* WHAT YOU WILL DO:
Return only these lines: the one that contains "Tanzania, site O03, 2014-05-16" and every line after it through the end of the listing, exactly, without pictures.

RECORDS START

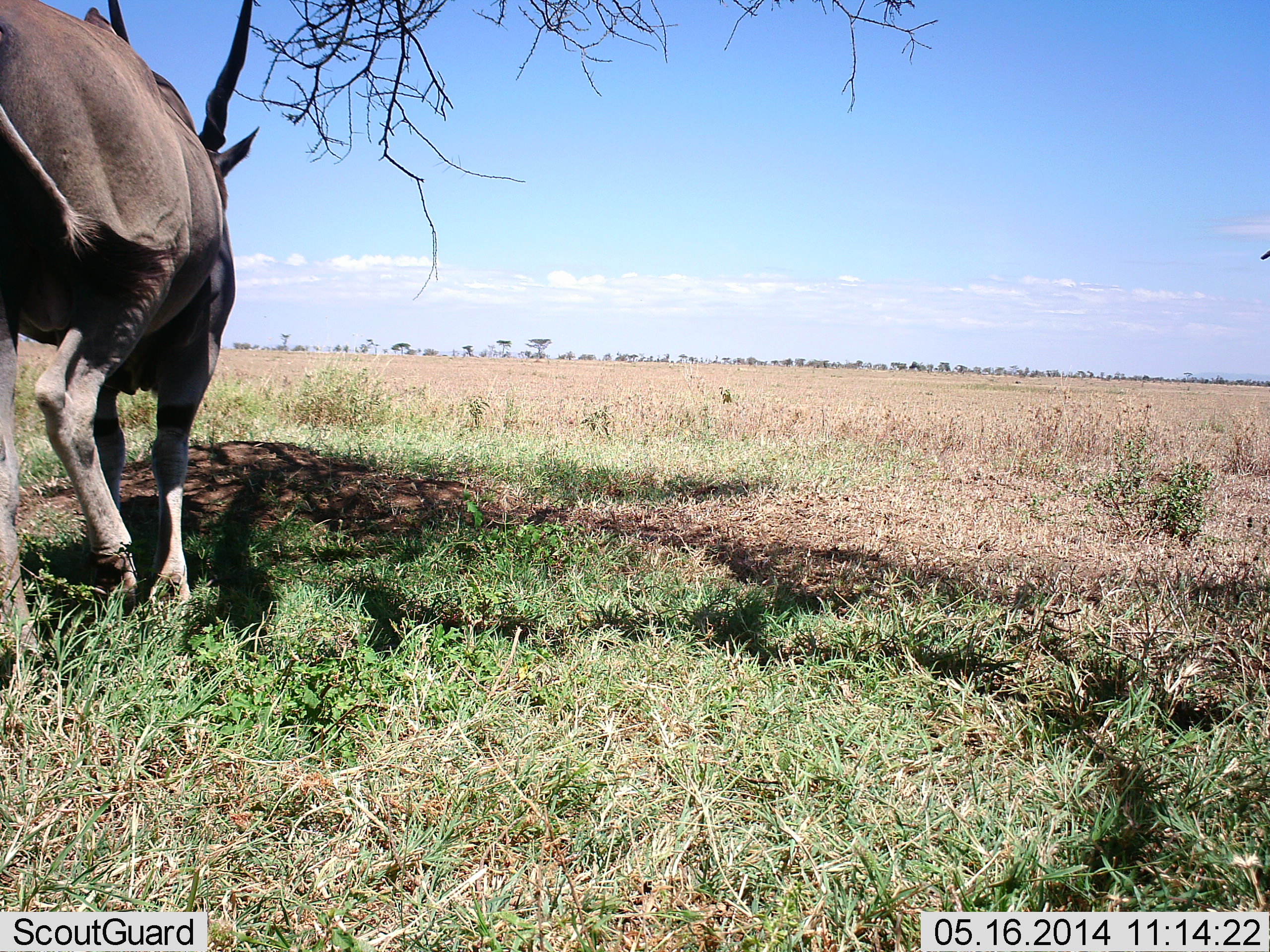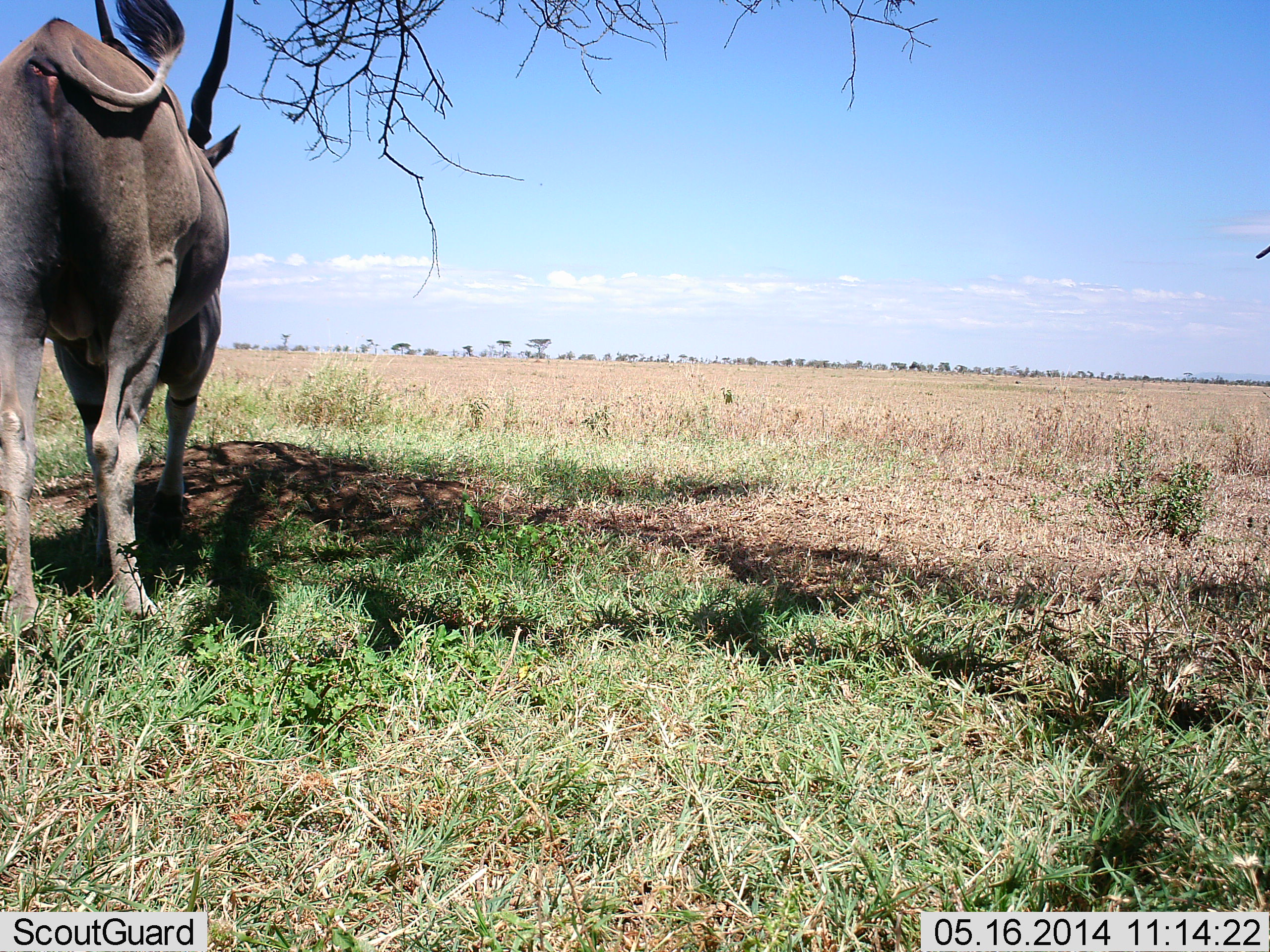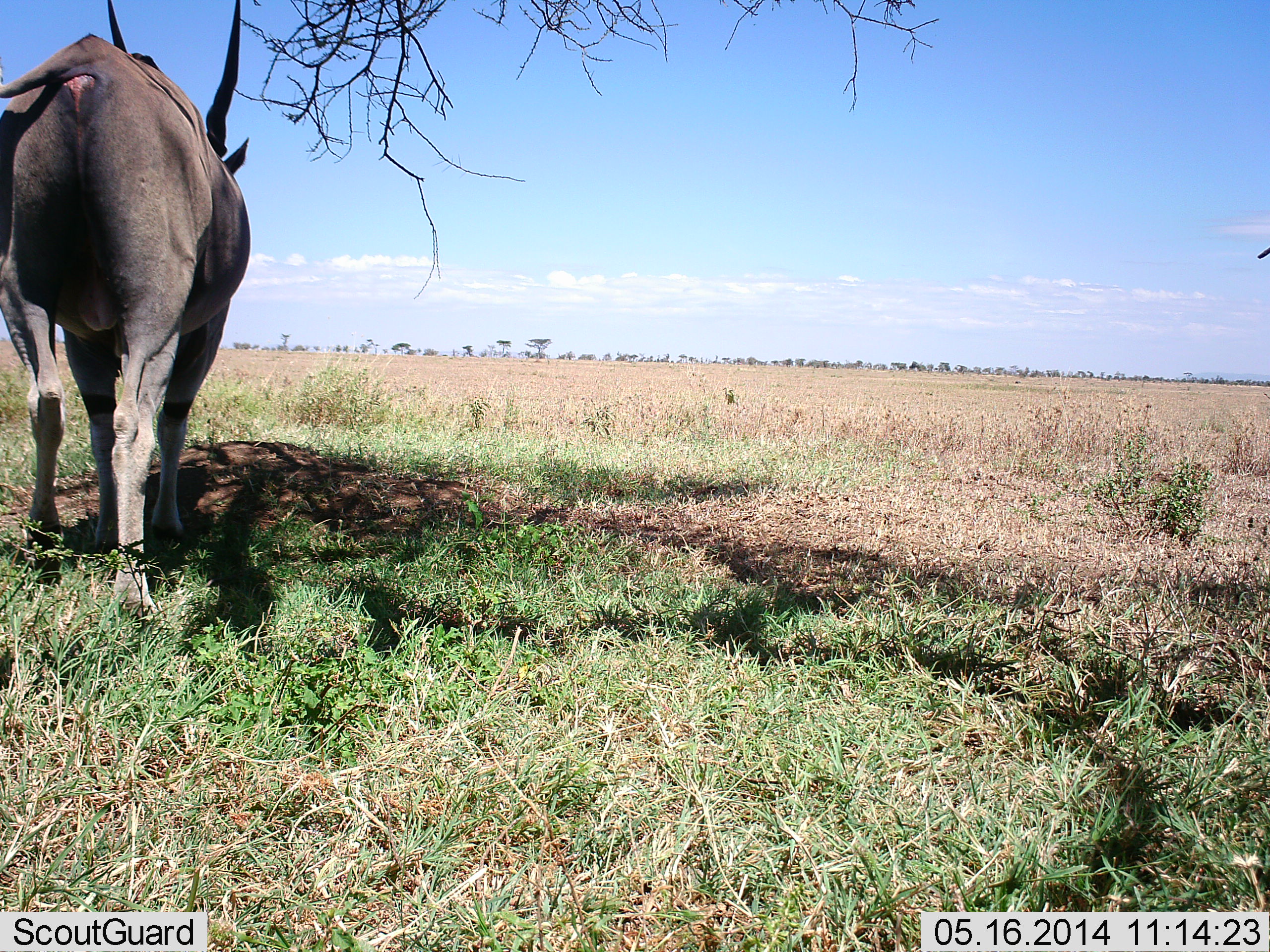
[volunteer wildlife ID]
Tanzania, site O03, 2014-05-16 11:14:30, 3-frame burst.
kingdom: Animalia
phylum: Chordata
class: Mammalia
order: Artiodactyla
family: Bovidae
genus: Tragelaphus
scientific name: Tragelaphus oryx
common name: eland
Eland (Tragelaphus oryx), count 1. Behavior (volunteer vote fractions): standing 50%, resting 0%, moving 50%, interacting 0%. Young present (vote fraction): 0%. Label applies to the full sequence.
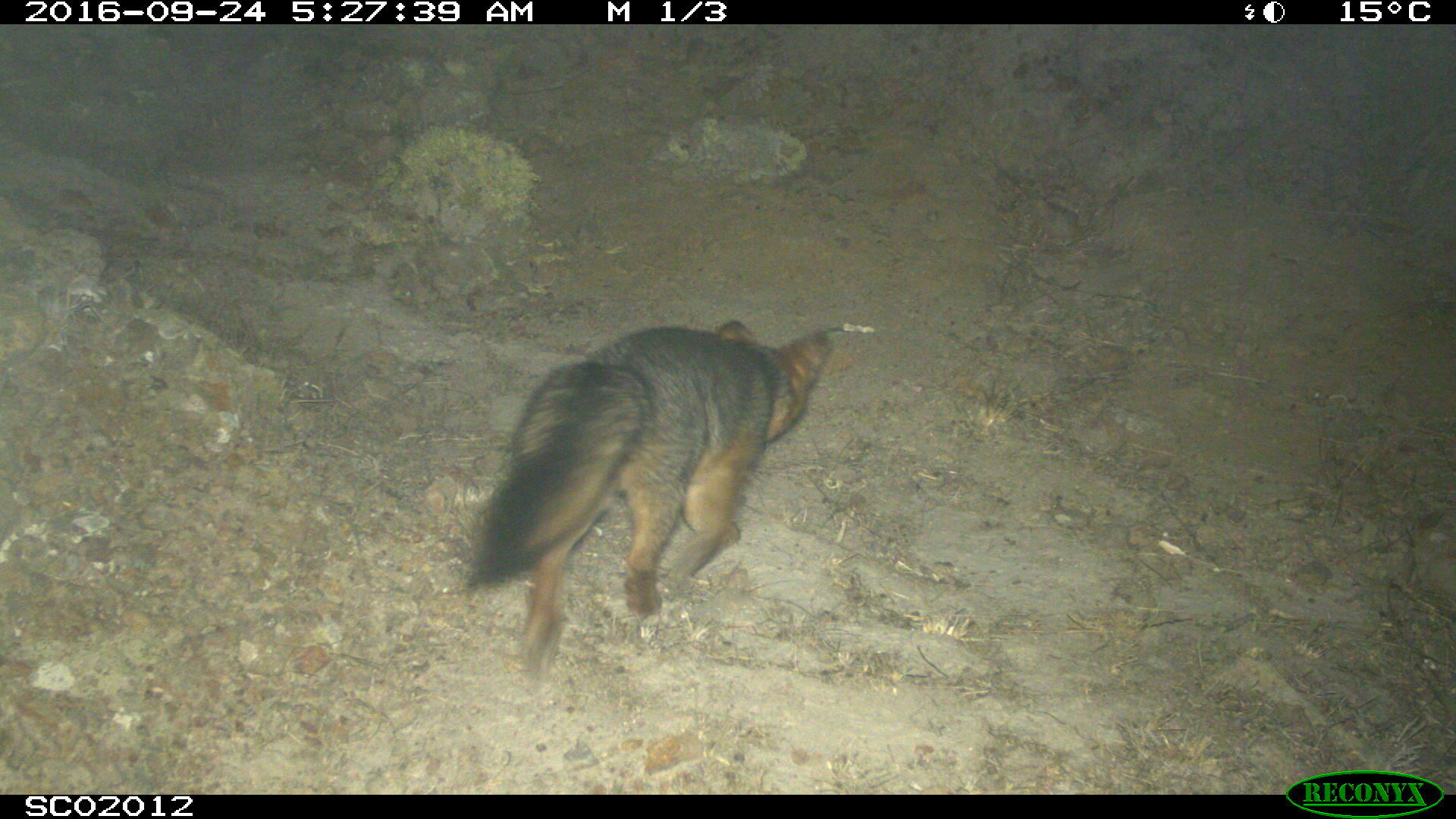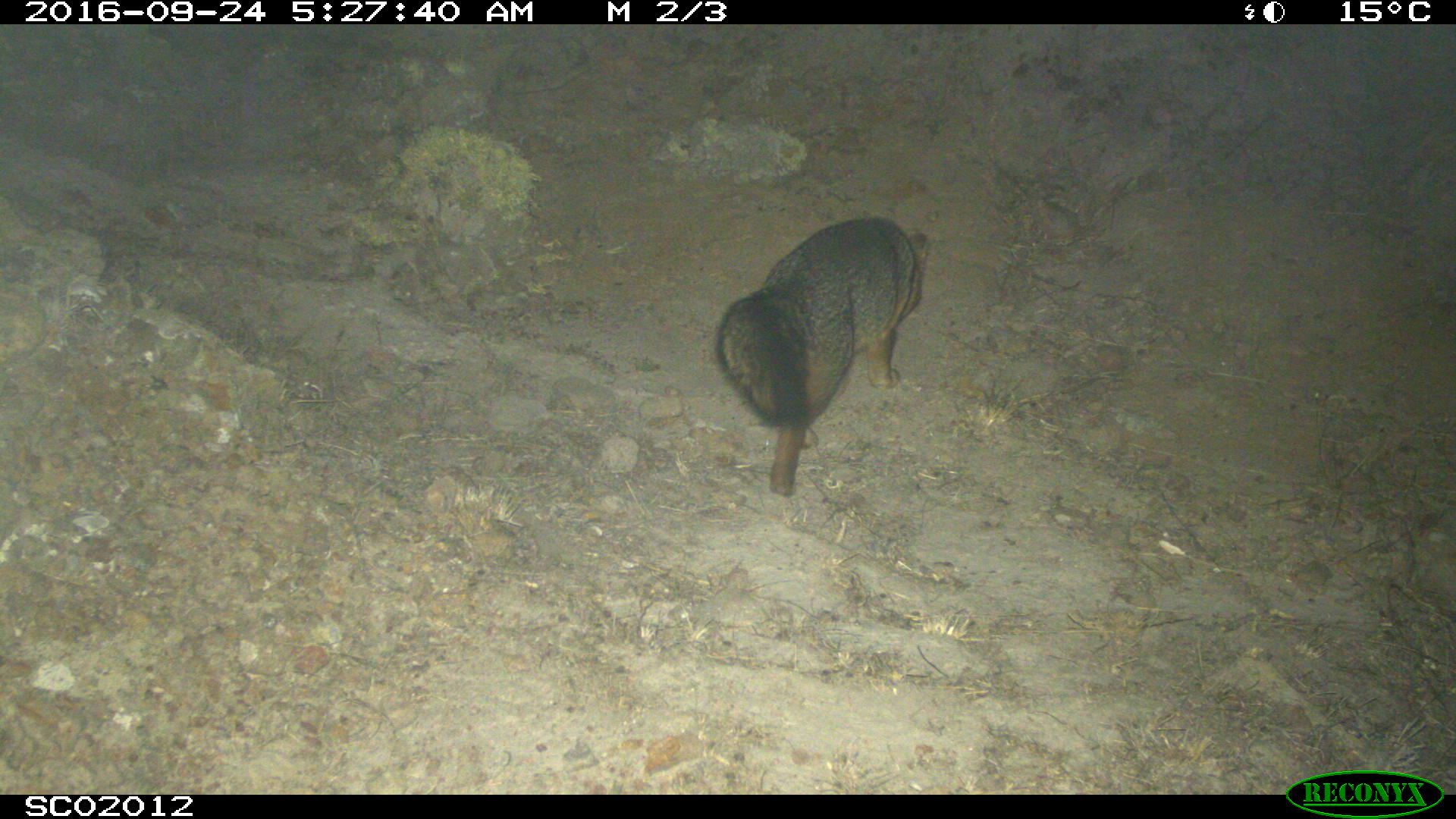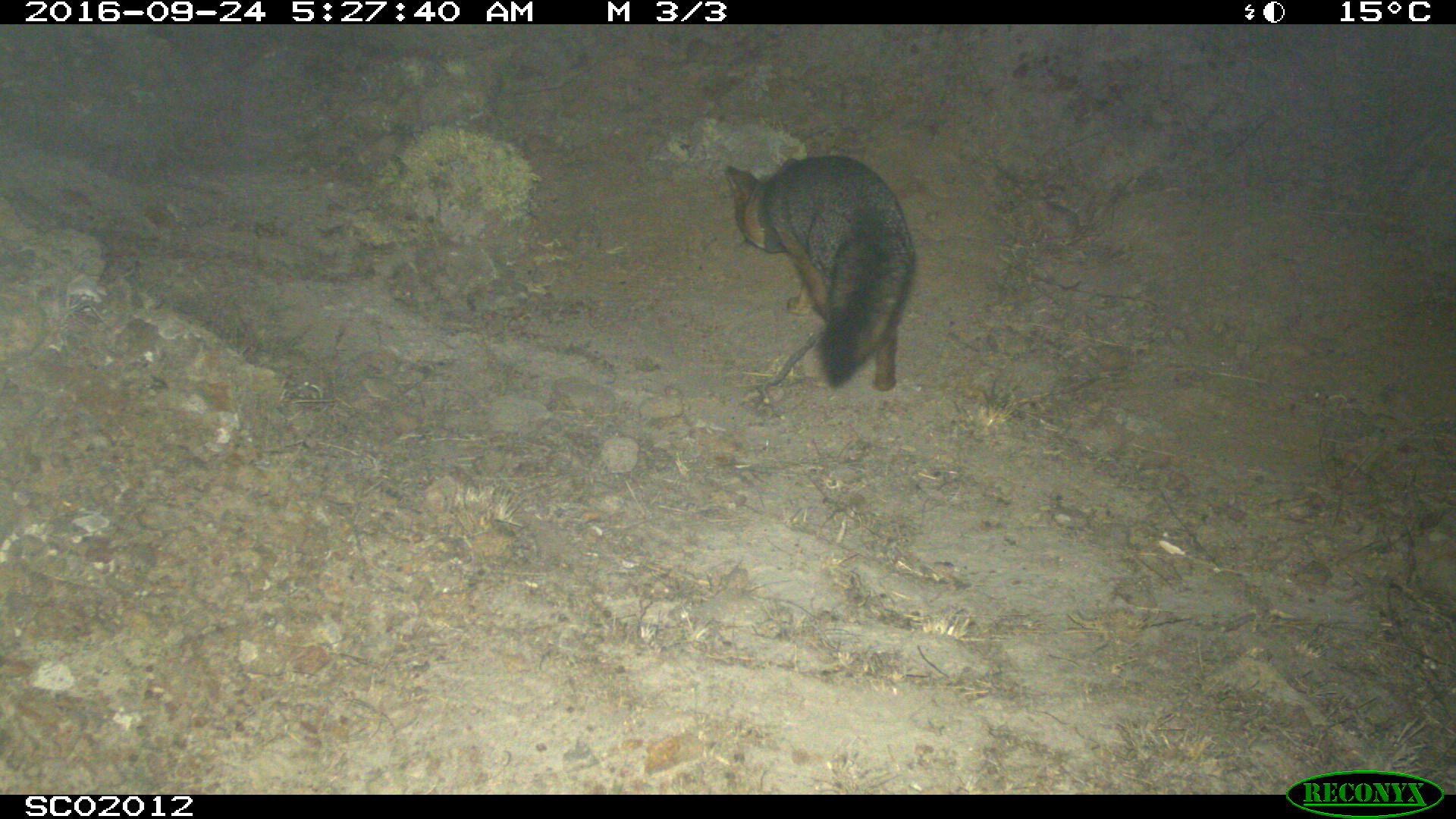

RECORDS END

* YOUR SOLUTION:
Tanzania, site O03, 2014-05-16 11:14:30, 3-frame burst.
kingdom: Animalia
phylum: Chordata
class: Mammalia
order: Artiodactyla
family: Bovidae
genus: Tragelaphus
scientific name: Tragelaphus oryx
common name: eland
Eland (Tragelaphus oryx), count 1. Behavior (volunteer vote fractions): standing 50%, resting 0%, moving 50%, interacting 0%. Young present (vote fraction): 0%. Label applies to the full sequence.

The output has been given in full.